## Directive
Write down every entry below once more, exactly.

[Entries from a dataset]
>> begin
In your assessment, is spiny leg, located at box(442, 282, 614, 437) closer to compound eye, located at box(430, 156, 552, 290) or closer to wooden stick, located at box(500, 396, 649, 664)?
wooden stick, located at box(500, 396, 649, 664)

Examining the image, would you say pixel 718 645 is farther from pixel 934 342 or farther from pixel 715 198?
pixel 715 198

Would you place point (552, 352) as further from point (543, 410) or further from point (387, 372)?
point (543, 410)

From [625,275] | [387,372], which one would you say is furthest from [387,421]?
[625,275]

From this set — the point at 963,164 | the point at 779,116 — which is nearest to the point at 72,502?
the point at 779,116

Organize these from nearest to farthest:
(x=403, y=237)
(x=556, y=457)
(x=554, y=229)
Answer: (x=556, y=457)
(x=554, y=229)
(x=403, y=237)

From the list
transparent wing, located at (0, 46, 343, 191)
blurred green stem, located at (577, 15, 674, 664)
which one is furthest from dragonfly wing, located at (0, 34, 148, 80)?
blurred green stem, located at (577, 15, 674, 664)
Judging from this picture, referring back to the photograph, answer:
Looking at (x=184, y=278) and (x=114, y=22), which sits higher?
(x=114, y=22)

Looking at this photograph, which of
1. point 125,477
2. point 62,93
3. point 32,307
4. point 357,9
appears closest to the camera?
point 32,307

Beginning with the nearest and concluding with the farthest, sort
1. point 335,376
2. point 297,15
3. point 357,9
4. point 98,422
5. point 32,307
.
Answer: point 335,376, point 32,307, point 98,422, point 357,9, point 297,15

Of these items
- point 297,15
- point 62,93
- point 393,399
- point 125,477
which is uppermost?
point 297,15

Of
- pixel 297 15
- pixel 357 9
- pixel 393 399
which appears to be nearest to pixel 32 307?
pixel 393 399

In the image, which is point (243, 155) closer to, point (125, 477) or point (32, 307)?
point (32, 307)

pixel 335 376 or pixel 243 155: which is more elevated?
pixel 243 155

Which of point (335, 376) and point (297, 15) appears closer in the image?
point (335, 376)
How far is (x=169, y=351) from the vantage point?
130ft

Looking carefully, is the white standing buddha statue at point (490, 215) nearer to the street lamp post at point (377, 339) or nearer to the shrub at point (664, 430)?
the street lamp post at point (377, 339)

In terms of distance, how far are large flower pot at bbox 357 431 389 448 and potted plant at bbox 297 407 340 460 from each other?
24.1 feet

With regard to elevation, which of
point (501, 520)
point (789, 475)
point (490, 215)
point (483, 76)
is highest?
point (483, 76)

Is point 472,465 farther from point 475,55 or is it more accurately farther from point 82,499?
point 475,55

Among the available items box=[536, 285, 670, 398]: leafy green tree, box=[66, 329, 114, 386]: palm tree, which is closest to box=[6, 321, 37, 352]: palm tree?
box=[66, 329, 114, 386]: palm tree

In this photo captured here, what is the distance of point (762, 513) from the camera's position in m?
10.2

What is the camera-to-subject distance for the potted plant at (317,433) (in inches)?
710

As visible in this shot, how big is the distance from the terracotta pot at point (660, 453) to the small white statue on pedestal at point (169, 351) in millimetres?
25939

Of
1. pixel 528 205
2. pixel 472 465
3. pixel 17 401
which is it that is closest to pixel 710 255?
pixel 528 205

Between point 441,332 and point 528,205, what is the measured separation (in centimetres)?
>> end
## The reply
In your assessment, is spiny leg, located at box(442, 282, 614, 437) closer to compound eye, located at box(430, 156, 552, 290) or closer to wooden stick, located at box(500, 396, 649, 664)?
wooden stick, located at box(500, 396, 649, 664)

Examining the image, would you say pixel 718 645 is farther from pixel 934 342 or farther from pixel 715 198?
pixel 715 198

Would you place point (552, 352) as further from point (543, 410) or further from point (387, 372)?
point (543, 410)

From [625,275] | [387,372], which one would you say is furthest from [387,421]?
[625,275]

From this set — the point at 963,164 | the point at 779,116 — which is nearest to the point at 72,502?
the point at 779,116

Organize these from nearest to farthest:
(x=403, y=237)
(x=556, y=457)
(x=554, y=229)
Answer: (x=556, y=457)
(x=554, y=229)
(x=403, y=237)

From the list
transparent wing, located at (0, 46, 343, 191)
blurred green stem, located at (577, 15, 674, 664)
which one is furthest from dragonfly wing, located at (0, 34, 148, 80)?
blurred green stem, located at (577, 15, 674, 664)
Judging from this picture, referring back to the photograph, answer:
Looking at (x=184, y=278) and (x=114, y=22), which sits higher?
(x=114, y=22)

Looking at this photograph, which of
1. point 125,477
2. point 62,93
3. point 32,307
4. point 357,9
appears closest to the camera?
point 32,307

Beginning with the nearest and concluding with the farthest, sort
1. point 335,376
2. point 297,15
3. point 357,9
4. point 98,422
5. point 32,307
.
Answer: point 335,376, point 32,307, point 98,422, point 357,9, point 297,15

Of these items
- point 297,15
- point 62,93
- point 393,399
- point 125,477
which is uppermost?
point 297,15

Of
- pixel 297 15
- pixel 357 9
- pixel 393 399
which appears to be nearest to pixel 32 307?
pixel 393 399

In the image, which is point (243, 155) closer to, point (125, 477) or point (32, 307)?
point (32, 307)

pixel 335 376 or pixel 243 155: which is more elevated?
pixel 243 155

Which of point (335, 376) and point (297, 15) appears closer in the image?
point (335, 376)
How far is (x=169, y=351) from the vantage point?
130ft

Looking carefully, is the white standing buddha statue at point (490, 215) nearer to the street lamp post at point (377, 339) or nearer to the shrub at point (664, 430)?
the street lamp post at point (377, 339)

In terms of distance, how far are large flower pot at bbox 357 431 389 448 and potted plant at bbox 297 407 340 460 from each other?
24.1 feet

With regard to elevation, which of
point (501, 520)
point (789, 475)
point (490, 215)
point (483, 76)
is highest?
point (483, 76)

Is point 472,465 farther from point 475,55 or is it more accurately farther from point 82,499?
point 475,55

Among the available items box=[536, 285, 670, 398]: leafy green tree, box=[66, 329, 114, 386]: palm tree, which is closest to box=[6, 321, 37, 352]: palm tree?
box=[66, 329, 114, 386]: palm tree

In this photo captured here, what is the distance of point (762, 513) from the camera's position in m?
10.2

What is the camera-to-subject distance for the potted plant at (317,433) (in inches)?
710

As visible in this shot, how big is the distance from the terracotta pot at point (660, 453) to the small white statue on pedestal at point (169, 351) in millimetres?
25939

Of
1. pixel 528 205
2. pixel 472 465
3. pixel 17 401
which is it that is closest to pixel 710 255?
pixel 528 205

Between point 441,332 and point 528,205, what is the measured separation (in centimetres)?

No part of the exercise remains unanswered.